The device-to-device IOVA alloc, link, and sync APIs perform
significantly better than individual map/unmap operations, as they
avoid costly synchronization. This improvement is especially noticeable
when mapping a 2MB region using 4KB pages. In addition, IOVAs may be
required for future high-speed fabric connections between devices.
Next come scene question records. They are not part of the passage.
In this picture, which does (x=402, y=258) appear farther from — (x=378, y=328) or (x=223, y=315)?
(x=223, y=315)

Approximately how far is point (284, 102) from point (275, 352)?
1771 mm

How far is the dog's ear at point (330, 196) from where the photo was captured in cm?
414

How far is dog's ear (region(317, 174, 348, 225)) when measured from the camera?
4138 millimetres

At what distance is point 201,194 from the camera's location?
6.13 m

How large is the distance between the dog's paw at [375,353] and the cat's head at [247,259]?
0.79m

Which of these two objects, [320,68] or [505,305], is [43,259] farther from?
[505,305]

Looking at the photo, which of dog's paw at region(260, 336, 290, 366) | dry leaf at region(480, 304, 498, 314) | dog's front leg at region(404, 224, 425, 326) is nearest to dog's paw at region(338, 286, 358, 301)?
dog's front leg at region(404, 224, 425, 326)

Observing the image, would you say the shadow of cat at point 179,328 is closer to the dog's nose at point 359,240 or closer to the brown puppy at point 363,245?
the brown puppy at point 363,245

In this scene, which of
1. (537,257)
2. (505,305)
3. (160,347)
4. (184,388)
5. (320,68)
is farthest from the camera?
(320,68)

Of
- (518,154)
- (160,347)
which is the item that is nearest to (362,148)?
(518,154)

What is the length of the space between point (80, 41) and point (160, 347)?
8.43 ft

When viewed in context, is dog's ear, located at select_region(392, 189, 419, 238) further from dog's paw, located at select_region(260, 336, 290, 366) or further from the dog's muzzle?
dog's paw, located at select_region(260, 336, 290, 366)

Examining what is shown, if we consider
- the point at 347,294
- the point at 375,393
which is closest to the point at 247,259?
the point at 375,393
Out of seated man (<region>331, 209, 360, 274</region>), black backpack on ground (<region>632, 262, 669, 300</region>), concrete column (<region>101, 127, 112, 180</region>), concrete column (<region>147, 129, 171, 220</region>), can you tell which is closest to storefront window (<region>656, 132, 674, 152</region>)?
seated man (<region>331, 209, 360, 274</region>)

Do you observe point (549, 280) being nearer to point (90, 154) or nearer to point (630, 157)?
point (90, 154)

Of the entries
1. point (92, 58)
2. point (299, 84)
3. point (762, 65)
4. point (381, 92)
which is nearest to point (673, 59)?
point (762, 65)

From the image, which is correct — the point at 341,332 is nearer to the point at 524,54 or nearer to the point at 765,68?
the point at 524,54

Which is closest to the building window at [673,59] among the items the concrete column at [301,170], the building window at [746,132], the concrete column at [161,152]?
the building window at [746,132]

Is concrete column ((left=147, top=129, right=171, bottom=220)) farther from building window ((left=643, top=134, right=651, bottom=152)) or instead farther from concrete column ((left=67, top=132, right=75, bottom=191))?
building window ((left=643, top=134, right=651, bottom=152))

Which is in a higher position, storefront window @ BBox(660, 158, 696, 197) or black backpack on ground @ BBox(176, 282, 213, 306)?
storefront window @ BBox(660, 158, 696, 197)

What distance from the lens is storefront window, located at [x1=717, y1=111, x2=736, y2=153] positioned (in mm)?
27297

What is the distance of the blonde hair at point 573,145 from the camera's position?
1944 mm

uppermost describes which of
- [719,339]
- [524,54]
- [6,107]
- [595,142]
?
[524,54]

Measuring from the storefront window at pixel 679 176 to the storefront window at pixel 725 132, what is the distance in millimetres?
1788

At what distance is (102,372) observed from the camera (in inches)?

Use the IOVA alloc, link, and sync APIs for GPU SVM, which create DMA
mappings between the devices.

Signed-off-by: Matthew Brost <[email protected]>
---
 drivers/gpu/drm/drm_gpusvm.c | 100 ++++++++++++++++++++++++++++++++---
 include/drm/drm_gpusvm.h     |   2 +
 2 files changed, 95 insertions(+), 7 deletions(-)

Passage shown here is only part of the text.